Text segment:

----

Crane said it is only three-tenths of a mile long and the only means of ingress and egress to her subdivision, which includes 46 homes.
Supervisor Bill Blalock, who represents the area in which the road is located shared his own frustration with the VDOT’s six year plan: “I don’t know why we even have the plan. They (VDOT) tell us to make a list of the roads that need paving and they’ll pave them if they have money. But they ain’t never had any money.”
Crane said her reason for coming before the Board was “merely informational and to follow protocol.” She explained that Billy Smith with VDOT told her the Supervisors were responsible for identifying roads in need of paving. This brought a guffaw from several members of the Board, including Blalock.
Jim Jennings said that in reality the decision regarding which roads get paved and whether there are funds available for paving are made at a higher level than the local VDOT office or the Mecklenburg County Board of Supervisors. Until changes are made to the funding formulas and the decision making-process, the County has little ability to impact paving decisions. He encouraged Crane to appeal her case to state Sen. Frank Ruff and Del. Tommy Wright.
County Administrator Wayne Carter shared his previous conversations with Crane regarding VDOT’s offer to share the cost of paving any road in Mecklenburg County with the County: “I told her we had never been in the paving business and I did not see it happening at any time in the near future.”

----

Work instructions:
A. Reproduce the part of the road-paving article that runs from "Crane said her" up to and including "Del. Tommy Wright.".
B. Extend the article about the county board and road paving, picking up right after its final sentence.

----

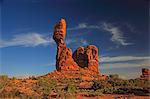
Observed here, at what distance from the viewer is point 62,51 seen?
Result: 139ft

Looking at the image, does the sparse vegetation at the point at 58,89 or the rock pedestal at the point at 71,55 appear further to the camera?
the rock pedestal at the point at 71,55

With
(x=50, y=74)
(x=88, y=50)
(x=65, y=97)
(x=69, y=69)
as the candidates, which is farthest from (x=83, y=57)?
(x=65, y=97)

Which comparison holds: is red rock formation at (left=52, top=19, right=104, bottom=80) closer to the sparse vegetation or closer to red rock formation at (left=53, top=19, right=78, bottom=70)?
red rock formation at (left=53, top=19, right=78, bottom=70)

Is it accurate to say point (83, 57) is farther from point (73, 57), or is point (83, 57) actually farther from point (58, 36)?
point (58, 36)

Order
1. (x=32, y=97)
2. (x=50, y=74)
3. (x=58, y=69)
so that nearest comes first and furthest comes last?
(x=32, y=97) < (x=50, y=74) < (x=58, y=69)

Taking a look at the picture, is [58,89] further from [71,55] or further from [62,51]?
[71,55]

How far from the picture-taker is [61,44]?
42.4 meters

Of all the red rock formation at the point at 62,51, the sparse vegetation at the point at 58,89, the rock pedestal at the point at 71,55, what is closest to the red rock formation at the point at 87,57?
the rock pedestal at the point at 71,55

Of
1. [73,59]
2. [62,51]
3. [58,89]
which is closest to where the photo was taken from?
[58,89]

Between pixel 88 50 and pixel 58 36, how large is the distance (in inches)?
212

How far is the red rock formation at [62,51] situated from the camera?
136 feet

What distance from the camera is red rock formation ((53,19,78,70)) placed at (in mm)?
41562

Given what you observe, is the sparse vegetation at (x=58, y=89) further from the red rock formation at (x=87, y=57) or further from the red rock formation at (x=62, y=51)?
the red rock formation at (x=87, y=57)

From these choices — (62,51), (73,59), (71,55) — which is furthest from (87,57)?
(62,51)
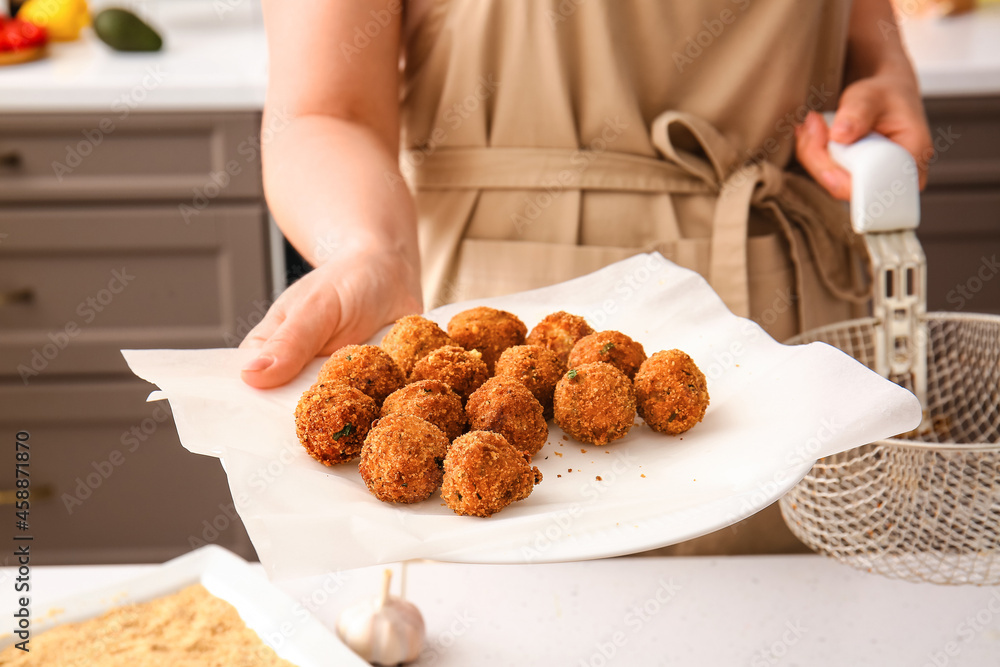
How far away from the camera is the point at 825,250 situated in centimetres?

----

Per-task answers:
A.
Crane said her reason for coming before the Board was “merely informational and to follow protocol.” She explained that Billy Smith with VDOT told her the Supervisors were responsible for identifying roads in need of paving. This brought a guffaw from several members of the Board, including Blalock.
Jim Jennings said that in reality the decision regarding which roads get paved and whether there are funds available for paving are made at a higher level than the local VDOT office or the Mecklenburg County Board of Supervisors. Until changes are made to the funding formulas and the decision making-process, the County has little ability to impact paving decisions. He encouraged Crane to appeal her case to state Sen. Frank Ruff and Del. Tommy Wright.

B.
At this point, Blalock interjected with “Go back and ask VDOT who’s going to maintain that road once it’s paid, and who’s going to pay for maintenance.”
Carter concluded by telling the Board and audience that “For the past few years, the six-year plan for the repair and construction of local roads and bridges was drawn by VDOT.” The plan, which the board is asked to approve each year, shrunk to just three items because VDOT claimed money was not available for the County.
In other business, Supervisors adopted Mecklenburg County’s new Comprehensive Plan - Mecklenburg 2035. The purpose of the plan is to assess how and where Mecklenburg County can grow and develop or improve over the next 20 years.
Supplemental appropriations of nearly $144,000 were approved by Supervisors, including $4,002.75 to the Sheriff’s Department from two checks paid for damages to vehicles that needed to be added back to their budget, $5,000 for the Colonial Theater for a grant awarded to the County on behalf of the Theater, and $134,800 for Virginia’s Retreat for a grant awarded by the Tobacco Commission. This grant was originally awarded through Prince Edward County, but Virginia’s Retreat wants it transferred to Mecklenburg County to be administered by the Southside Planning District Commission.
Supervisors agreed to give $3,000 to Madeline’s House, a shelter for battered women, as its share of the cost for the facility to relocate. For several years, Madeline’s House has been located in an old barracks on Fort Pickett. A new Economic Development project on the base forced the facility to relocate. They found a new site in Blackstone that will serve their needs, but did not have the down payment of $36,000. Madeline’s House asked each of the 12 political entities that use the facility to pay a share of the expense of the down payment.
Supervisors held a public hearing on the acquisition of 2 1/2 acres of land off Highway 58 in South Hill, which will become its new solid waste collection site. No one spoke on the matter.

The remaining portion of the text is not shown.